Let $f_+(z) = \sum_{n=0}^\infty a_n z^n$, and $f_-(z) = \sum_{n=1}^{\infty} \frac{b_n}{z^n}$. I suspect that these are the functions I need, but I'm struggling to show that $f_+$ and $f_-$ are defined on $\Omega$ (i.e., the radii of convergence of $f_+(z)$ and $f_-(\frac{1}{z})$ are at least $\frac{7}{2}\sqrt{2}$ and at most 3 respectively) and that $f = f_- + f_+$.
Any hints or solutions are appreciated!
The first answer is you are being too ambitious in what you want to show.
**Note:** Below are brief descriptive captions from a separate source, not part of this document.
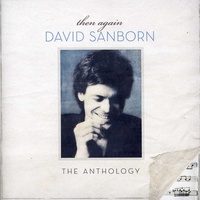 David Sanborn - Then Again: The Anthology / 2CD set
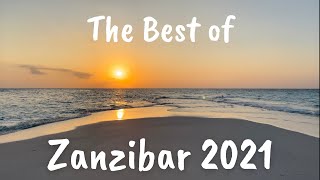 The Best of Zanzibar 2021 🏝 - islands of Hakuna Matata ❤️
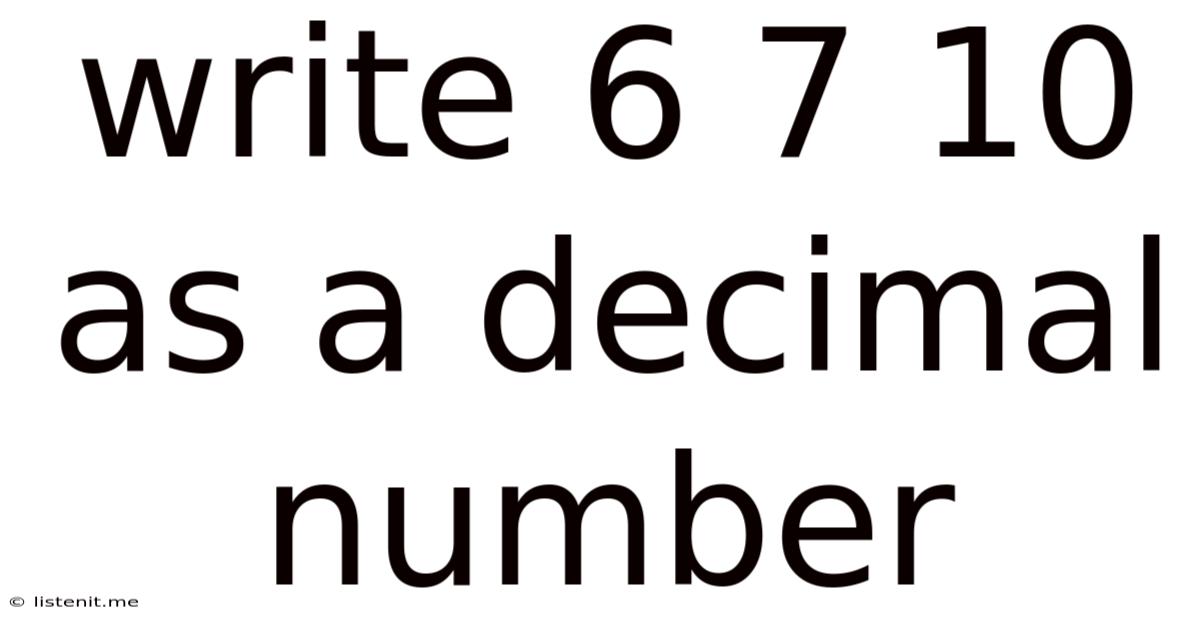 Write 6 7 10 As A Decimal Number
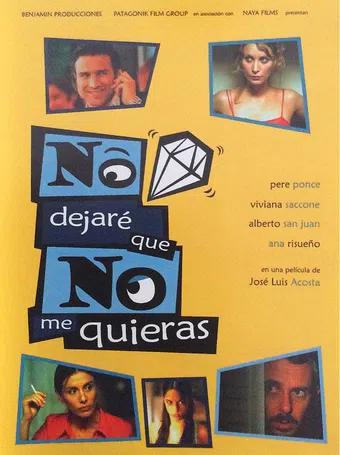 no dejaré que no me quieras 2002 poster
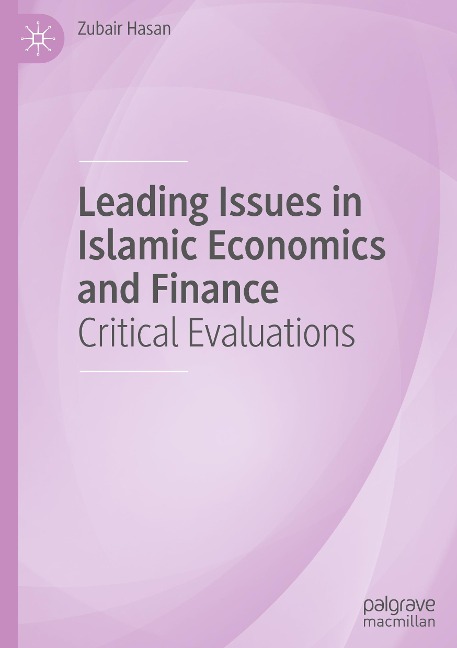 Leading Issues in Islamic Economics and Finance: Critical Evaluations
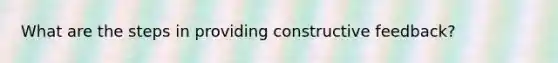 What are the steps in providing constructive feedback?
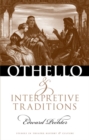 Image for Othello and Interpretive Traditions.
If you could do that, it would show any holomorphic $f$ on $\Omega$ extends holomorphically to an annular region strictly larger than $\Omega.$ That's not going to work.
Let $\Gamma_r$ be the square of side $r$ centered at the origin. Suppose $z \in \Omega.$ Then for $6<r_1<r_2<7$ with $r_1$ close to $6$ and $r_2$ close to $7,$ we have
$$f(z) = \frac{1}{2\pi i}\int_{\Gamma_{r_2}}\frac{f(\zeta)}{\zeta -z}\, d\zeta - \frac{1}{2\pi i}\int_{\Gamma_{r_1}}\frac{f(\zeta)}{\zeta -z}\, d\zeta.$$
The first integral defines a holomorphic function in the interior of $\Gamma_{r_2},$ the second integral defines a holomorphic function in the exterior of $\Gamma_{r_1}.$ Play around with that idea for a bit.